▸ REQUIREMENT 1
According to the text on matcha powder, which two compounds in matcha fight the bacteria responsible for acne?
▸ REQUIREMENT 2
Pick up the text on matcha powder after its final sentence and continue it.

Matcha powder, the power of chlorophylle



Matcha sounds quite a magical plant. It is a finely ground powder of specially grown and processed green tea leaves. But what could be the benefits of Matcha for your skin? In one word: Chlorophyll.

Chlorophyll is produced in matcha at the end of the growing time by covering the leaves and protecting them from the sun rays, just before the harvest. Due to this ancestral process, the plants produce a lot of chlorophyll and give matcha its very specific green color.

This process renders matcha beneficial for your skin. It cleanses the toxins aways from your skin protects you against chemicals or impurities.

Matcha powder

Matcha powder

Matcha is an ancestral ingredient originated in Japan. Already known as a superfood ingredient - Matcha is also very powerful for your skin and hair routine. Thanks to its concentration in chlorophyll, vitamin K and antibiotic agent, matcha powder is a unique ingredient to include in your recipes.


  • Matcha is a strong natural antibiotic agent and therefore very efficient against acne. It contains epigallocatechin-3-gallate and gallic acid that fight the bacteria responsible for acne.

▸ INFORMATION GIVEN

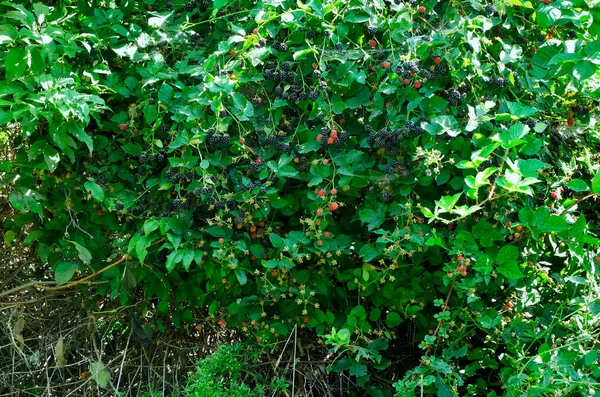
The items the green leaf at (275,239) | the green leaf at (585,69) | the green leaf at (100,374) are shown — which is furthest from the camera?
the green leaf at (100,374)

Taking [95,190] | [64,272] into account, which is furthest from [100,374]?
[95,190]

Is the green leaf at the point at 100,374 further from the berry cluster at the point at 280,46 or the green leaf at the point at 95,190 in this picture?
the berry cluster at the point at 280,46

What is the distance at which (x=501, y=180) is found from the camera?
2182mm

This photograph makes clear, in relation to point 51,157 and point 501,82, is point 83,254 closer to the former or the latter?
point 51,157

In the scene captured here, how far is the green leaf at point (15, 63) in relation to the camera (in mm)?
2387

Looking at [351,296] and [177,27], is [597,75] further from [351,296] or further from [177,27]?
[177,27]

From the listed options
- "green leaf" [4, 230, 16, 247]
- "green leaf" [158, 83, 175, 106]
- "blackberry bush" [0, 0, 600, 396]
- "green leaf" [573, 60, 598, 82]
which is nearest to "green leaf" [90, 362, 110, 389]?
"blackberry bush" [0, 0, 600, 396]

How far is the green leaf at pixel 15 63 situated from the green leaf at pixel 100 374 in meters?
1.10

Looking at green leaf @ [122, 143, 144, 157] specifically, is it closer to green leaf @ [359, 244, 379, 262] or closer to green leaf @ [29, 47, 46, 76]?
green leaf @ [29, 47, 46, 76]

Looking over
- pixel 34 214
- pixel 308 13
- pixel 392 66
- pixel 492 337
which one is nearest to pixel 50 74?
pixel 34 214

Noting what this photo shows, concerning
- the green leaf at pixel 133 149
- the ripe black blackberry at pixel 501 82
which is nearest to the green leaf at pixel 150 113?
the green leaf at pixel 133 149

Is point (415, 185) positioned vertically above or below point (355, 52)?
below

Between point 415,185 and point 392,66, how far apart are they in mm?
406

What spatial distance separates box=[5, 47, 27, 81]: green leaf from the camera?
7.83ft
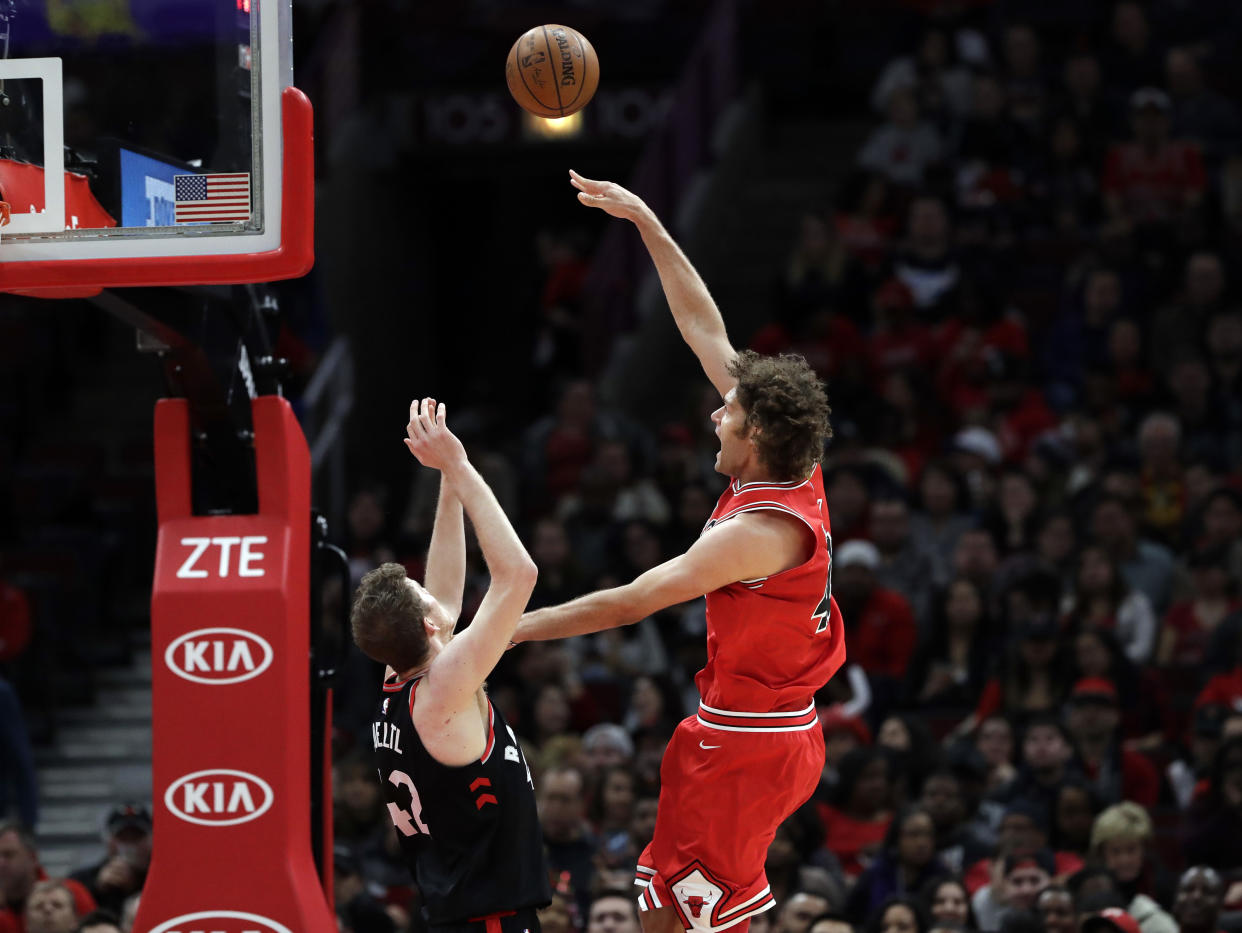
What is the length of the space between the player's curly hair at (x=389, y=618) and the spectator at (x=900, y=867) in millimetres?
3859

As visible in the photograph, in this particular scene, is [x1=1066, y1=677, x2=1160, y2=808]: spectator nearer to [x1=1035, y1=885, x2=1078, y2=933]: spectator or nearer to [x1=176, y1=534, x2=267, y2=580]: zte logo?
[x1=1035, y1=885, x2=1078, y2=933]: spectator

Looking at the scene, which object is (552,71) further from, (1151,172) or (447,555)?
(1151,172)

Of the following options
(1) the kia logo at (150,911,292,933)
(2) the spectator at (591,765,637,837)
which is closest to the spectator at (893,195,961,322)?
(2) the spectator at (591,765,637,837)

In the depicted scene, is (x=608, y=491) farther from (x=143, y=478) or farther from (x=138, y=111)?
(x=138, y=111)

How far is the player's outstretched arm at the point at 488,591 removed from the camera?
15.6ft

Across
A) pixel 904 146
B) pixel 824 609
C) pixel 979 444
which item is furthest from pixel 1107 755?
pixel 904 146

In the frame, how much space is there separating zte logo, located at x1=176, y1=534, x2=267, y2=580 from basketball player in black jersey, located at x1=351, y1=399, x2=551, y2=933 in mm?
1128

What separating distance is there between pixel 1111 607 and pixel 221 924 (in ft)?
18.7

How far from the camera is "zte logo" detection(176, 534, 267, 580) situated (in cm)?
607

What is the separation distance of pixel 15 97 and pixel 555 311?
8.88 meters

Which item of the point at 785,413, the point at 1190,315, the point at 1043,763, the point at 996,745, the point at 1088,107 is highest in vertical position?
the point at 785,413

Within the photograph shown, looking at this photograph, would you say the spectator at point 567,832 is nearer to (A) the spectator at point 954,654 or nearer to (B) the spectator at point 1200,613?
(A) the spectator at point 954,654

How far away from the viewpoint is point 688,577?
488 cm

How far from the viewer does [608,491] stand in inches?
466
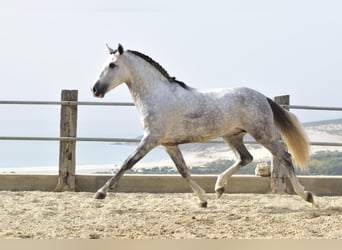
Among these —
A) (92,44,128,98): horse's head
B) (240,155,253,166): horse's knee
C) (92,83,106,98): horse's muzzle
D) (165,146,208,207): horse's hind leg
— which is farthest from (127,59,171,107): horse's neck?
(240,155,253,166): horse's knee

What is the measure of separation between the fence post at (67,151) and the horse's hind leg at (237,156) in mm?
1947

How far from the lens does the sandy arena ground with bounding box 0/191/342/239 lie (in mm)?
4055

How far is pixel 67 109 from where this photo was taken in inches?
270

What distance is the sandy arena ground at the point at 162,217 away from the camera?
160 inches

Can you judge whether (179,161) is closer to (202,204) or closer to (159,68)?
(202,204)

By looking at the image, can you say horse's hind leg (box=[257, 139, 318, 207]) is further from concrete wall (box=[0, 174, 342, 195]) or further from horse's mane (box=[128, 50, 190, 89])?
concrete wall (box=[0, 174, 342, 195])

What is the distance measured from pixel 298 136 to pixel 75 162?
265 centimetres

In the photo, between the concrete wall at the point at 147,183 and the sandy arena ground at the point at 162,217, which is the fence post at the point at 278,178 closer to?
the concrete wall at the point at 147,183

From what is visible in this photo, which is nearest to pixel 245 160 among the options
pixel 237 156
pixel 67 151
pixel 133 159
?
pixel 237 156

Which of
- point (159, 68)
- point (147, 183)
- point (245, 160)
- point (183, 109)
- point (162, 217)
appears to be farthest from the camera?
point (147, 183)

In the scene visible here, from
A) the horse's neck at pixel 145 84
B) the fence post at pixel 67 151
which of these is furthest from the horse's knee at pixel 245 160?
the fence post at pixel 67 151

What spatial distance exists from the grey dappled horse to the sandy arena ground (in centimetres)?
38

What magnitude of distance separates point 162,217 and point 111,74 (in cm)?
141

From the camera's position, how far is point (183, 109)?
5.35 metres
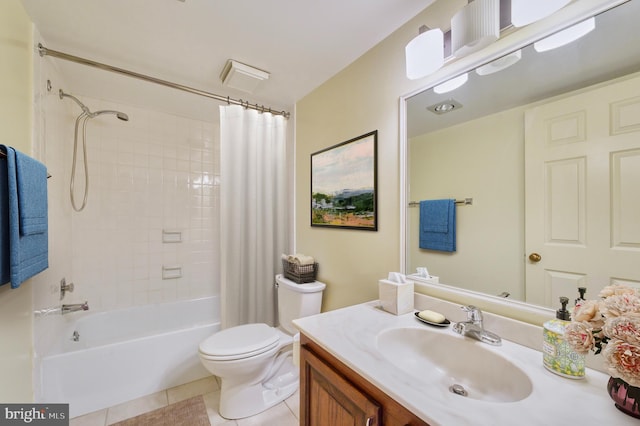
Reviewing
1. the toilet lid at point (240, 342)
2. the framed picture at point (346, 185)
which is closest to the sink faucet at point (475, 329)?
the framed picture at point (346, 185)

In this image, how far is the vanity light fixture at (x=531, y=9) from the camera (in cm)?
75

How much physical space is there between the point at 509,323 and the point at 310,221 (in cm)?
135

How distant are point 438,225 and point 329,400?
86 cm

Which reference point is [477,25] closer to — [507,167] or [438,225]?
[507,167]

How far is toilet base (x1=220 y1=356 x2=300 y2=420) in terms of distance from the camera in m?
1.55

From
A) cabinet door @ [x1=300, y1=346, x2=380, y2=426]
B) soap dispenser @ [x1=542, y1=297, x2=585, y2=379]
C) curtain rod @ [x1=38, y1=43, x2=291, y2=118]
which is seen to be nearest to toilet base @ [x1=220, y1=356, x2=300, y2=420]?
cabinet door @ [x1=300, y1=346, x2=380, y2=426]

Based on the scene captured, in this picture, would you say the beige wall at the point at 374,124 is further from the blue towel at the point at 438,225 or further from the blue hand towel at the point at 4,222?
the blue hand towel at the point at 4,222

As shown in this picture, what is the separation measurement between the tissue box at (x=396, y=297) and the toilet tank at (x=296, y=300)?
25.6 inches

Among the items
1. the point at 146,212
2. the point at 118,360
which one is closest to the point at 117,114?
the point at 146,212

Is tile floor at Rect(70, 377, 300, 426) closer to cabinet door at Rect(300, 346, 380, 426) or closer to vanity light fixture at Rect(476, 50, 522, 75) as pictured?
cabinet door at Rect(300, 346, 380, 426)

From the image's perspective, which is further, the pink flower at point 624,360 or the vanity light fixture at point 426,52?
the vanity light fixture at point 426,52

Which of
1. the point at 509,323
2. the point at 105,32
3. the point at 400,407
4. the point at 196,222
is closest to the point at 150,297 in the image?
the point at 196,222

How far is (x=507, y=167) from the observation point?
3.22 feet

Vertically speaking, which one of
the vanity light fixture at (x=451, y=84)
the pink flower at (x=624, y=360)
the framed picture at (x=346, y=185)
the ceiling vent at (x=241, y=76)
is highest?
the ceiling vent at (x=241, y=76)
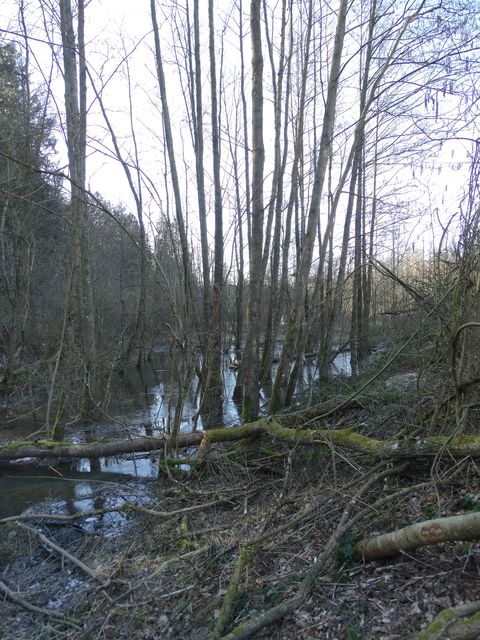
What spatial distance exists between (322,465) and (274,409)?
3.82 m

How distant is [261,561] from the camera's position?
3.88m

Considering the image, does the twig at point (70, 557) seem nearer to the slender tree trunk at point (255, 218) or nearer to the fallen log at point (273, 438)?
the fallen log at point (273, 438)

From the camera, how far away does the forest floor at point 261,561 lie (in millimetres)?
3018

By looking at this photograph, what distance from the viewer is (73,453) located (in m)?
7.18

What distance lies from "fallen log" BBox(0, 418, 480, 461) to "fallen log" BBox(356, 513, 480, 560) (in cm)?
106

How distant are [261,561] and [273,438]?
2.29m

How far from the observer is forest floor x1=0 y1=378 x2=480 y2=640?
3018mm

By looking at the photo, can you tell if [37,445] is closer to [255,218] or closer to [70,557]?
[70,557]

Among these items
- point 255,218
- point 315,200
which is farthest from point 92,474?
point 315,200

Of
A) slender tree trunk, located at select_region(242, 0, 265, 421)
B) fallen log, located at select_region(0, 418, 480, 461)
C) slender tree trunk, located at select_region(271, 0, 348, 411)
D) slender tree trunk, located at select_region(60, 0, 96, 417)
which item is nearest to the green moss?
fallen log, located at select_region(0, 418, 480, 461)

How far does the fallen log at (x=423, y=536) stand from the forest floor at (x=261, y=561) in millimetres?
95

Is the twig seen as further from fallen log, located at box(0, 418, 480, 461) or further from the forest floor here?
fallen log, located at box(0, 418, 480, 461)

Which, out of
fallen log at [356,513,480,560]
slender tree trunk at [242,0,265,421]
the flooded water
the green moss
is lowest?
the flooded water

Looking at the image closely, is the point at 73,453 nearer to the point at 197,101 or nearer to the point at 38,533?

▸ REPLY 1
Epigallocatechin-3-gallate and gallic acid.

▸ REPLY 2
  • Thanks to its high concentration of chlorophyll, Matcha powder protects your skin from sun damage and reduces signs of aging.

  • This powder has high concentration of vitamin K, responsible for regulating the blood circulation. It helps to reduce puffiness, skin inflammation and treats dark eye circles.

  •   Matcha powder encourages hair growth thanks to the concentration of epigallocatechin-3-gallate. It stimulates the cells and boosts the hair production. Researchers from the Tufts University have found that Matcha contains 20 times more antioxidants than regular green tea. The antioxidants and vitamins C and E promote the overall health of the scalp and hair, while protecting you from them from sun exposure.


Skin: You can mix matcha powder with another vegetable oil such as coconut or almond oil and apply onto your skin as a rich moisturiser.

Hair: At Rowse we recommend using matcha as a hair mask by mixing it with clay and water, a simple yet powerful recipe.

The views expressed in this article intend to highlight alternative studies and induce conversation. They are the views of the author and do not necessarily represent the views of ROWSE, and are for informational purposes only, even if and to the extent that this article features the advice of physicians and medical practitioners. This article is not, nor is it intended to be, a substitute for professional medical advice, diagnosis or treatment, and should never be relied upon for specific medical advice.